Muay Thai Stunt is a Thailand-based group of stunt doubles, formed by Panna Rittikrai to work alongside him on action films. Members of the stunt team are skilled in acrobatics and gymnastics, parkour, weapons-related fighting arts, Muay Thai and other martial arts including Wushu and Tae Kwon Do. The stunt team specializes in fight choreography, fall stunts, wire-work, vehicular stunts and explosion stunts. A trademark of Panna's films is the use of full contact rather than pulling punches or the use of camera tricks in the fight scenes.

==History==

===Early films===
The stunt team was formed in Khon Kaen Province in 1979 as "P.P.N. Stunt Team", composed of 20 people at its initial conception.

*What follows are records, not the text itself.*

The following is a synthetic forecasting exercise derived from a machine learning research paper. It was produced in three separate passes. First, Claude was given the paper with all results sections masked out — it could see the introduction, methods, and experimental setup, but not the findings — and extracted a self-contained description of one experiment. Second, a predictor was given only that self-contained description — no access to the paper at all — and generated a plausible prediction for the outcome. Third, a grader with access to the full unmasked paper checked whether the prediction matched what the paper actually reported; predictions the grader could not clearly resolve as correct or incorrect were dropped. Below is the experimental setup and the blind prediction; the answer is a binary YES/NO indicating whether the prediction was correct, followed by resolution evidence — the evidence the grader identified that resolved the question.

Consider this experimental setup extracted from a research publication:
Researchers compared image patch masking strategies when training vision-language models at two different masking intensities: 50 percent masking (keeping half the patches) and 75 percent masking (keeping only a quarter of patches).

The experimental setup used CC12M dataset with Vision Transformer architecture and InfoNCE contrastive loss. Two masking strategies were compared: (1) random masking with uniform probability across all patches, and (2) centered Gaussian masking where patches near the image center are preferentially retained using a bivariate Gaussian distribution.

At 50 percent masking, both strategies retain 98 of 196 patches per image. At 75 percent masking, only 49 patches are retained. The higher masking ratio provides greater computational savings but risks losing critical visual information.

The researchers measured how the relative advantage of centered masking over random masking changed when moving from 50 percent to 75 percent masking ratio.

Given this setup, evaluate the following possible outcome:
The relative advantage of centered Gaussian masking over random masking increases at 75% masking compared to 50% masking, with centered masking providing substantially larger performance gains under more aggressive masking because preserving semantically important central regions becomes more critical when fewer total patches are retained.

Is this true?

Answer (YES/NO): YES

In 1984, Panna and his crew worked on Gerd Ma Lui (Born to Fight) with Panna as director, fight choreographer, and stunt coordinator as well as lead actor. Several of his stuntmen co-starred in it. Between the mid-1980s to the late 1990s, over 50 low-budget indie action films were produced.

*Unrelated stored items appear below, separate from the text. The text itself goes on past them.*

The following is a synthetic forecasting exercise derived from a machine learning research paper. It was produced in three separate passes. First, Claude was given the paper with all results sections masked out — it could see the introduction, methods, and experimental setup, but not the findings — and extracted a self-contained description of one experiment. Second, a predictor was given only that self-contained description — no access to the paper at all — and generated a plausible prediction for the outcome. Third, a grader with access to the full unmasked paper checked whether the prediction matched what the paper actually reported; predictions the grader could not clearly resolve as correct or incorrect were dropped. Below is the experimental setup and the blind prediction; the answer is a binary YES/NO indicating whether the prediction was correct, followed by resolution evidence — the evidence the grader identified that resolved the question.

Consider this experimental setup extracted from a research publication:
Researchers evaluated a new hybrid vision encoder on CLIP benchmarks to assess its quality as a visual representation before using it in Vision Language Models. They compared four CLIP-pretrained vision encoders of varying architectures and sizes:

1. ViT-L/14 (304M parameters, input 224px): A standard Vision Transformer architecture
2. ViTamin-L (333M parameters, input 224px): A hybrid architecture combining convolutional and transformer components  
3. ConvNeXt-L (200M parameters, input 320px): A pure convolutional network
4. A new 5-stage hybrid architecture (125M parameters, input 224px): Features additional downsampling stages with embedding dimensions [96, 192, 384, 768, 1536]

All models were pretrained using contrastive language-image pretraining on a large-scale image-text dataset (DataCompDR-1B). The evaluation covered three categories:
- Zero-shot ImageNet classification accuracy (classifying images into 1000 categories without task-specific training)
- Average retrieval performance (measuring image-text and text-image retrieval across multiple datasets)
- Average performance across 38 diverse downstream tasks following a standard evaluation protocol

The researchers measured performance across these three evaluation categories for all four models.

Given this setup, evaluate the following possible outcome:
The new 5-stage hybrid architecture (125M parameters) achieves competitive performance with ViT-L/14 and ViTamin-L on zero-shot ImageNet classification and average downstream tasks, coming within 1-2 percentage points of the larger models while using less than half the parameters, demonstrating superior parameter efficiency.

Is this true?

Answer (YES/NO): NO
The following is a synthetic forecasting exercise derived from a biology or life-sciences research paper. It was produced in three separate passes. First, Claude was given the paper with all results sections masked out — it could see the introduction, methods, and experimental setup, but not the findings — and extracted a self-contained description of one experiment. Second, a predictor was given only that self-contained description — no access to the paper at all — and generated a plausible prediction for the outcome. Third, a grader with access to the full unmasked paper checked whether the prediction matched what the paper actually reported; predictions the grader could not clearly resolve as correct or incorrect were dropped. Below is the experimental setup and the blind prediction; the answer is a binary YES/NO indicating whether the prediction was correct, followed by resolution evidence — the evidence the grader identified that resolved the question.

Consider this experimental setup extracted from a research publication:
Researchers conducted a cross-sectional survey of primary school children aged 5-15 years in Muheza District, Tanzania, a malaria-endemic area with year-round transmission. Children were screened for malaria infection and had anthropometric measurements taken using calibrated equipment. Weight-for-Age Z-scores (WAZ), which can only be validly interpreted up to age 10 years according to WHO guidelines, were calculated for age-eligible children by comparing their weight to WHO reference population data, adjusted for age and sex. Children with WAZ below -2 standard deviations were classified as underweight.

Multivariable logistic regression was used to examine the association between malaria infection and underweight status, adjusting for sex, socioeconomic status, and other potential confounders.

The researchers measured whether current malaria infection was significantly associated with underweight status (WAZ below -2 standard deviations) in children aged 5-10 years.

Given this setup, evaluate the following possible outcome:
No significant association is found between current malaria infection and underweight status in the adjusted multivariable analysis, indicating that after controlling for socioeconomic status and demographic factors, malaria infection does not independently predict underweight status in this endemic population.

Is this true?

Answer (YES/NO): YES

By the mid-1990s, the action genre in Thailand was in decline, causing several of the members to disband from the stunt team. Due to lack of interest, Panna was forced to discontinue producing action films momentarily, marking an end of the B-movie actioner era.

===A new beginning===
In 1999, Panna formed a partnership with Prachya Pinkaew and Prachya's production house, Baa-Ram-Ewe, to collaborate on a big-budget studio film, Ong-Bak, through Sahamongkol Film International. Prachya was to direct while Panna served as martial arts choreographer and stunt coordinator. Sharing the same passion for action films, they both intended to revive this genre in Thailand through Ong Bak with raw and daring physical stunts as shown in Panna's earlier films. Before production, Panna assembled a new stunt team again and he handpicked one of his protégés, Tony Jaa, to take the lead role. After four years of production, Ong-Bak was released and it became an international box-office success.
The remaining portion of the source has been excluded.